* WORK REQUIRED *
Transcribe exactly the lines from the top of the records below through the line that holds "adidas originals sneakers blau", both included, with no pictures.

---------- STUDY MATERIAL ----------

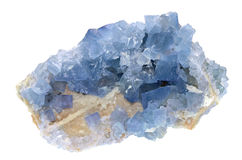 Free Fluorite - Blue Sky Stock Image - 61259091
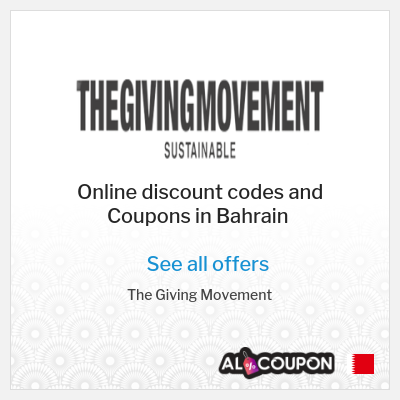 Perks of Online Shopping at The Giving Movement Bahrain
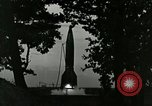 Image of German A-4 missile Peenemunde Germany, 1943, second 7 stock footage video 65675077617
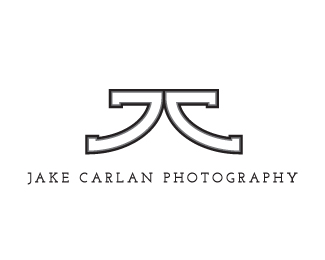 Jake Carlan Photography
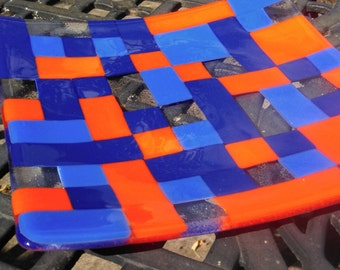 Sonia Delaunay-inspired fused glass dish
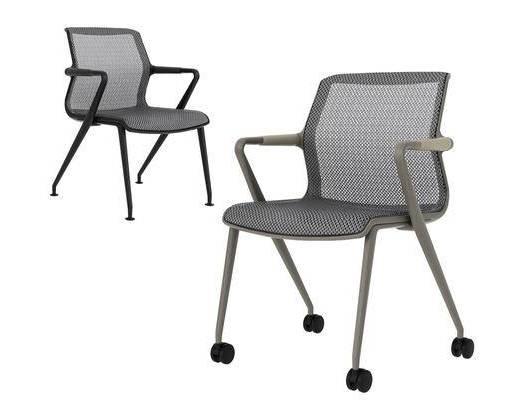 现代办公椅, 扶手椅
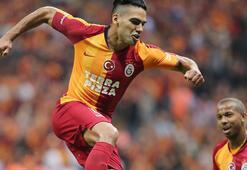 Son dakika haberleri | Radamel Falcaoyu duyurdular Galatasarayda...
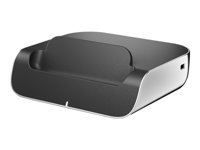 HP Desk Dock Dockingstation 45 Watt EU for Elite x3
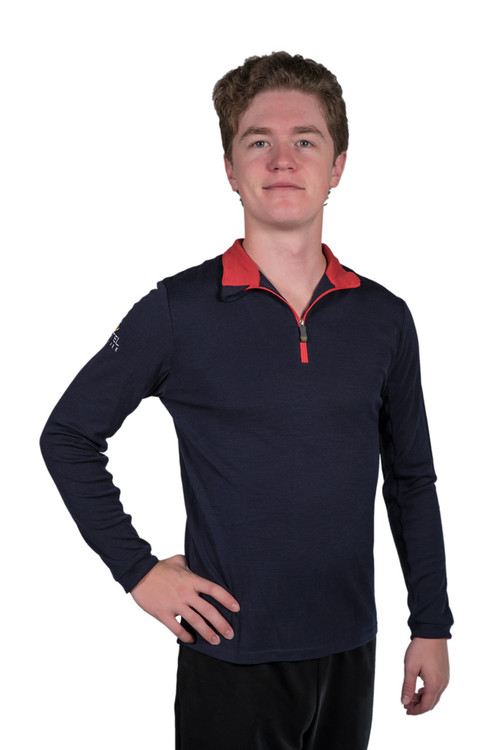 Henrik Men's Merino Wool Collection Navy with Red Trim
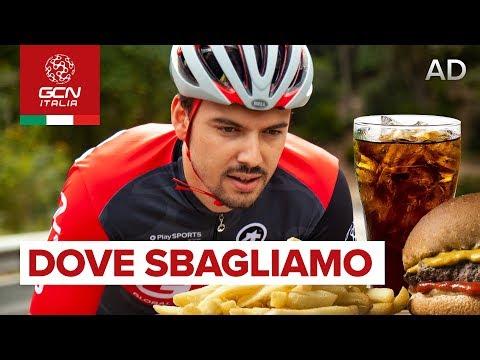Alimentazione e Ciclismo - 5 errori da evitare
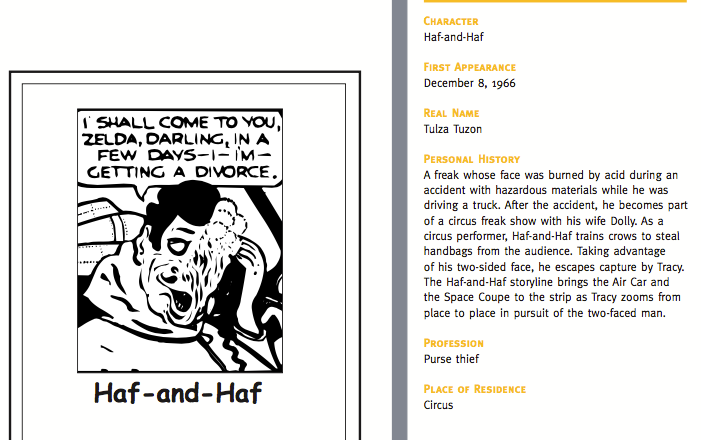 Character description for Haf-and-Haf, Dick Tracy rogue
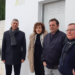 Bellreguard reducirá 52.000 euros al año en su factura energética gracias al cambio del alumbrado público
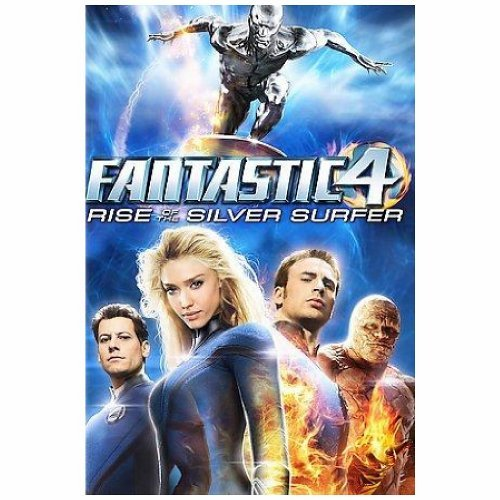 Fantastic 4 Rise Of The Silver Gruffudd Alba Evans Chiklis Pg
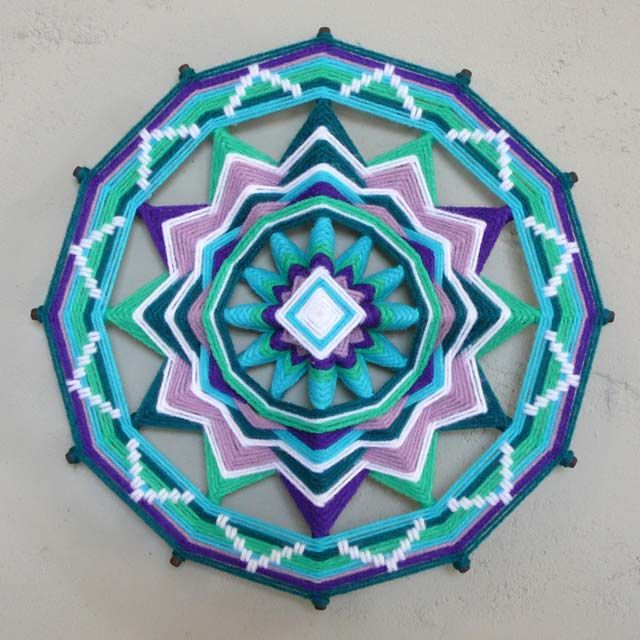 Shedding Light, a 12 inch Ojos de Dios by Jay Mohler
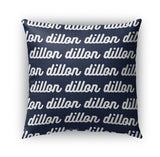 PERSONALIZED NAME THROW PILLOW - RETRO CURSIVE (COVER ONLY)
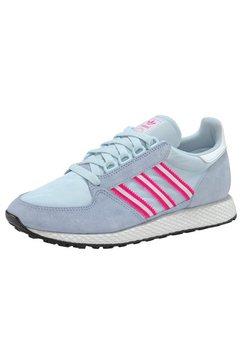 adidas originals sneakers blau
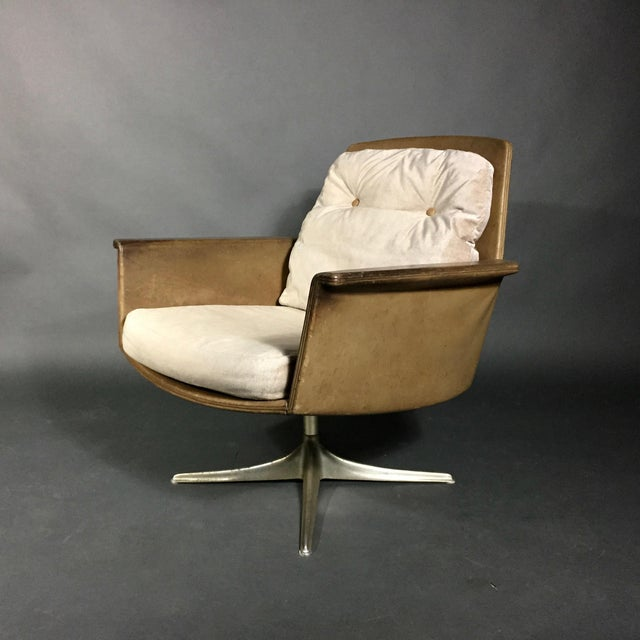 "Mid-Century Modern ""Sedia"" Leather Armchair by Horst Brüning for Cor Germany 1966 For Sale - Image 3 of 10"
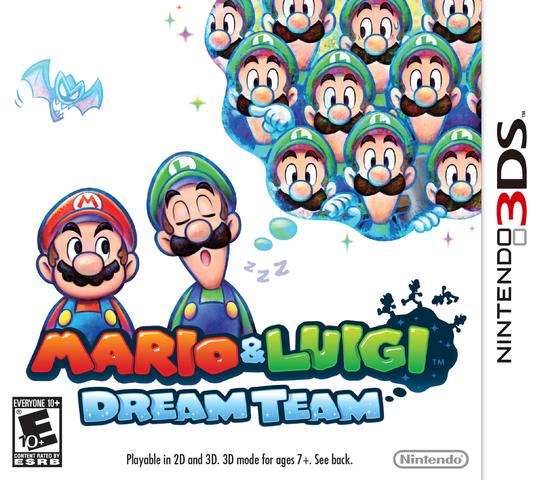 Mario-Luigi-Dream-Team-Featyred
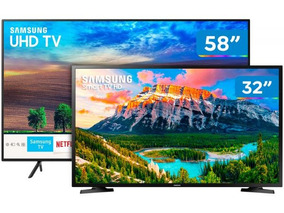 Smart Tv 4k Led 58 Samsung Un58nu7100gxzd - Wi-fi 3 Hdmi 2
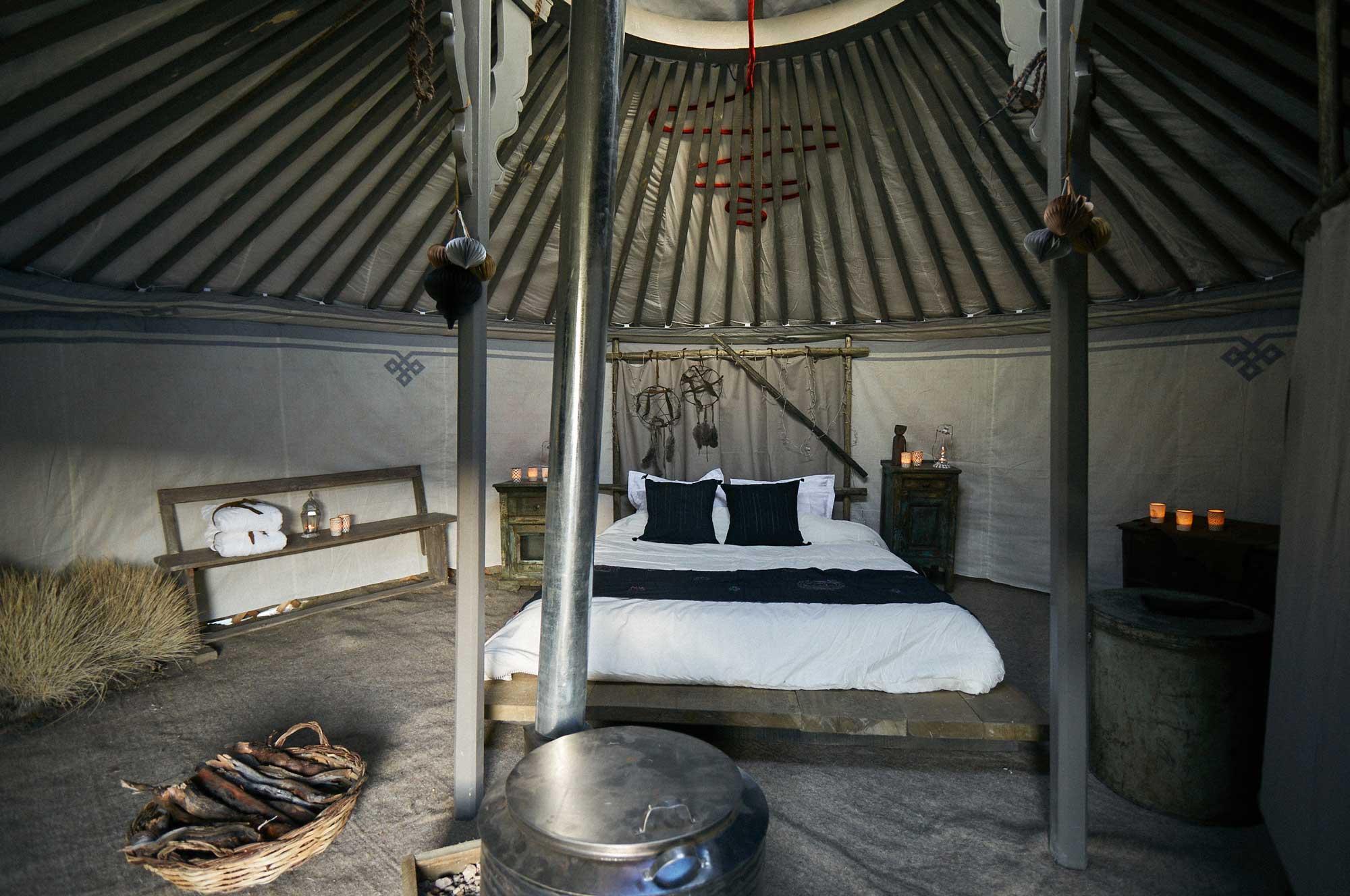 Yurt Bolivia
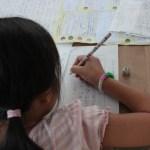 感想文の書けない小学生に伝授!コツは親が書くのではなく手伝うのです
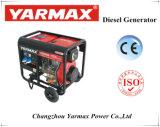 Ouvrir le type le générateur diesel refroidi à l'air (3/5/6KW)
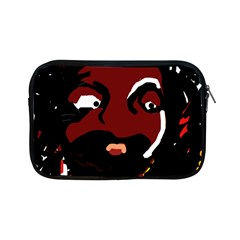Abstract face  Apple iPad Mini Zipper Cases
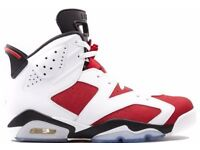 Nike Air Jordan 6 Retro 'Carmine' Size 8 10 Brand New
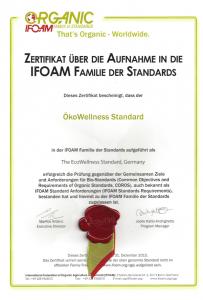 deutsch_EcoWellness-Standard-IFOAM-Oct-2013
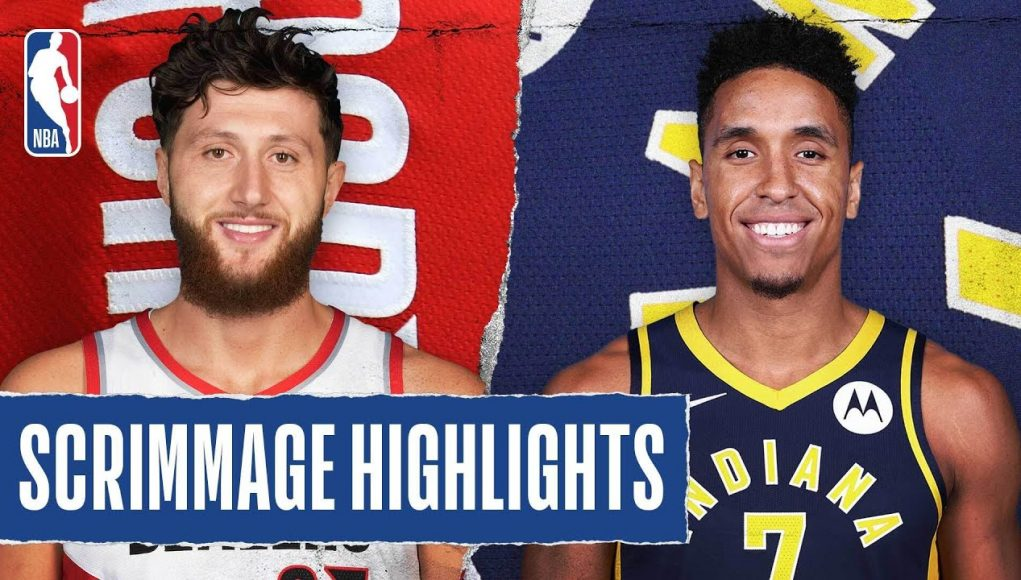 TRAIL BLAZERS at PACERS   SCRIMMAGE HIGHLIGHTS   July 23, 2020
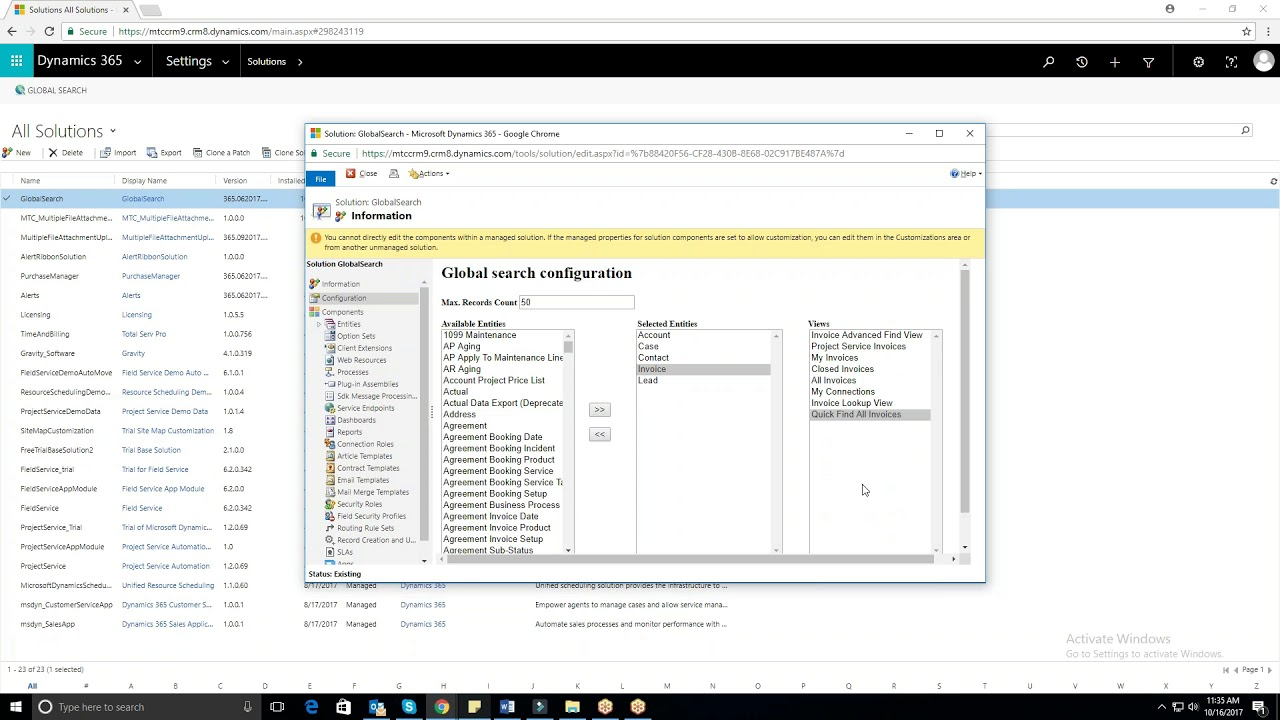 Global Search for Dynamics 365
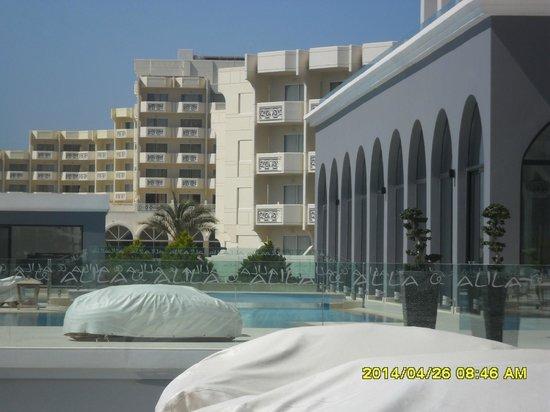 Mitsis Alila Resort & Spa: Lovely hotel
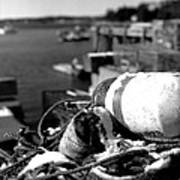 Lobster Traps 07 Poster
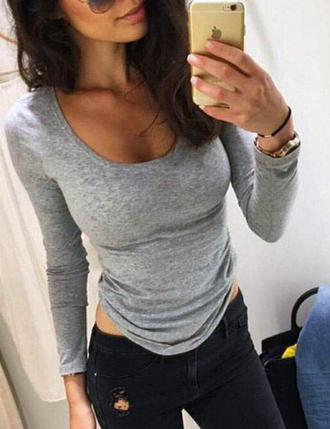 grey top top grey cleavage long sleeves topshop tank top cute top sweat the style sweater sweatshirt polo sweater poloneck outfit outfit idea fall outfits tumblr outfit summer outfits winter outfits streetwear streetstyle sexy sexy sweater girl shirt white top black crop top summer top black top flannel shirt boho shirt blue shirt tumblr shirt t-shirt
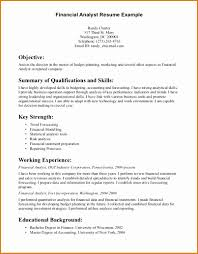 financial analyst resume brilliant financial analyst resume summary exles for your sle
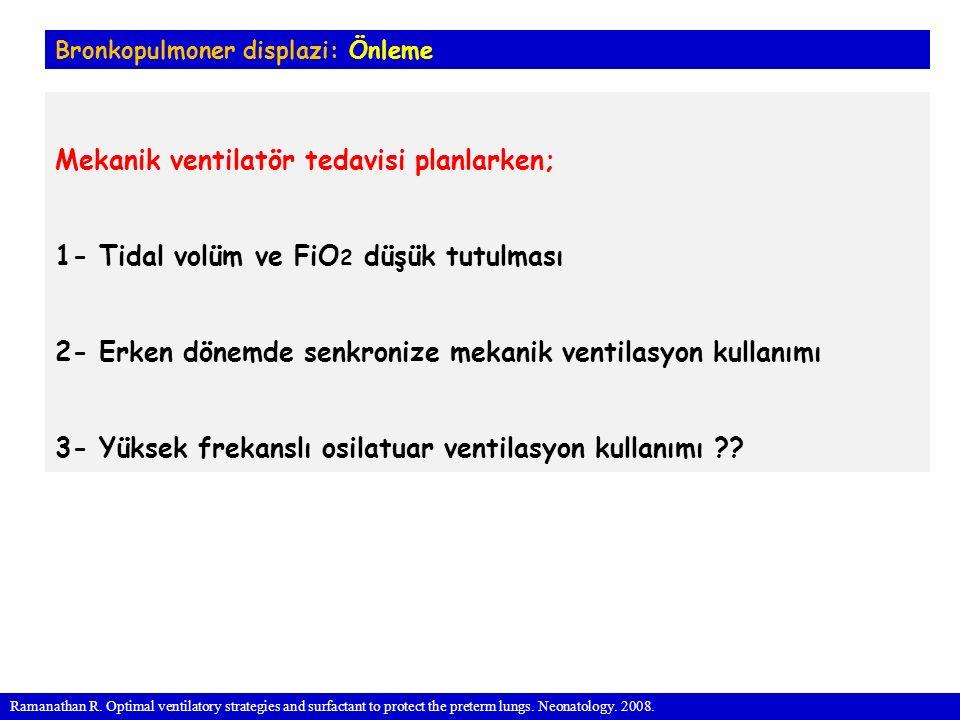 Mekanik ventilatör tedavisi planlarken;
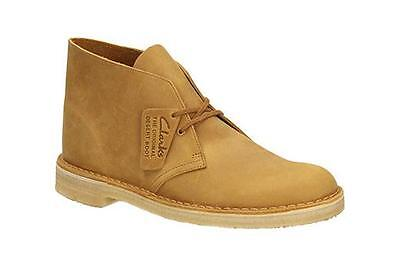 Clarks Original Desert Boot Mens Mustard Leather Casual Shoes 26108405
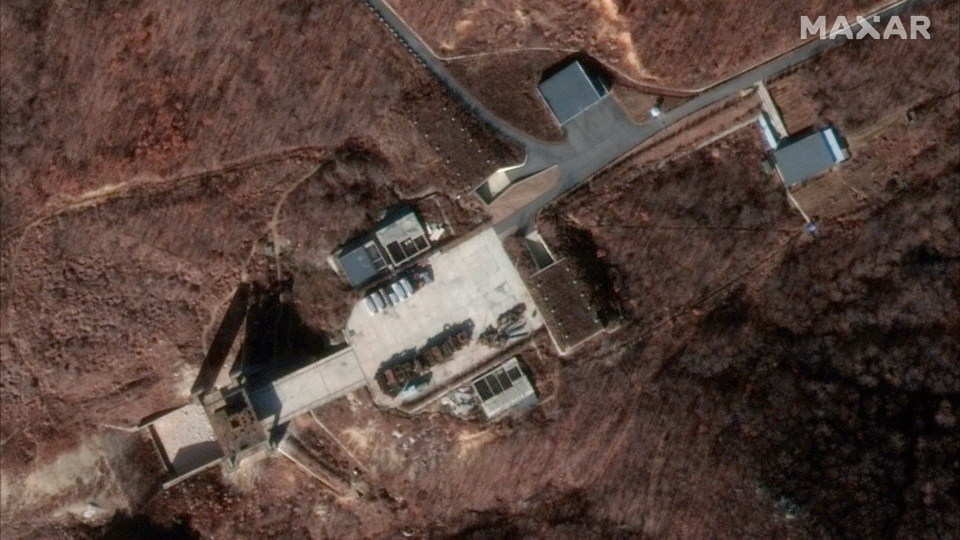 This Dec. 5, 2018 image provided by DigitalGlobe on Tuesday, March 5, 2019 shows a satellite image of North Korea's Sohae facility. (DigitalGlobe via AP)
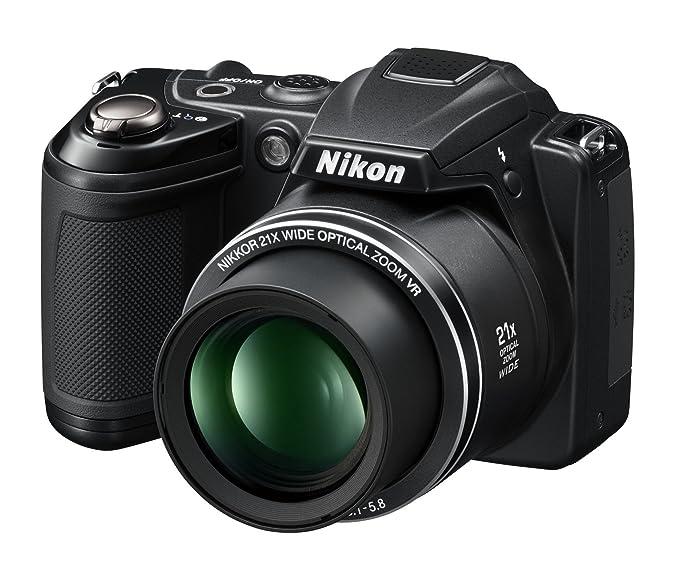 Review Nikon Coolpix L310 14.1MP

----------

* ANSWER TO THE EXERCISE *
 Free Fluorite - Blue Sky Stock Image - 61259091
 Perks of Online Shopping at The Giving Movement Bahrain
 Image of German A-4 missile Peenemunde Germany, 1943, second 7 stock footage video 65675077617
 Jake Carlan Photography
 Sonia Delaunay-inspired fused glass dish
 现代办公椅, 扶手椅
 Son dakika haberleri | Radamel Falcaoyu duyurdular Galatasarayda...
 HP Desk Dock Dockingstation 45 Watt EU for Elite x3
 Henrik Men's Merino Wool Collection Navy with Red Trim
Alimentazione e Ciclismo - 5 errori da evitare
 Character description for Haf-and-Haf, Dick Tracy rogue
 Bellreguard reducirá 52.000 euros al año en su factura energética gracias al cambio del alumbrado público
 Fantastic 4 Rise Of The Silver Gruffudd Alba Evans Chiklis Pg
 Shedding Light, a 12 inch Ojos de Dios by Jay Mohler
 PERSONALIZED NAME THROW PILLOW - RETRO CURSIVE (COVER ONLY)
 adidas originals sneakers blau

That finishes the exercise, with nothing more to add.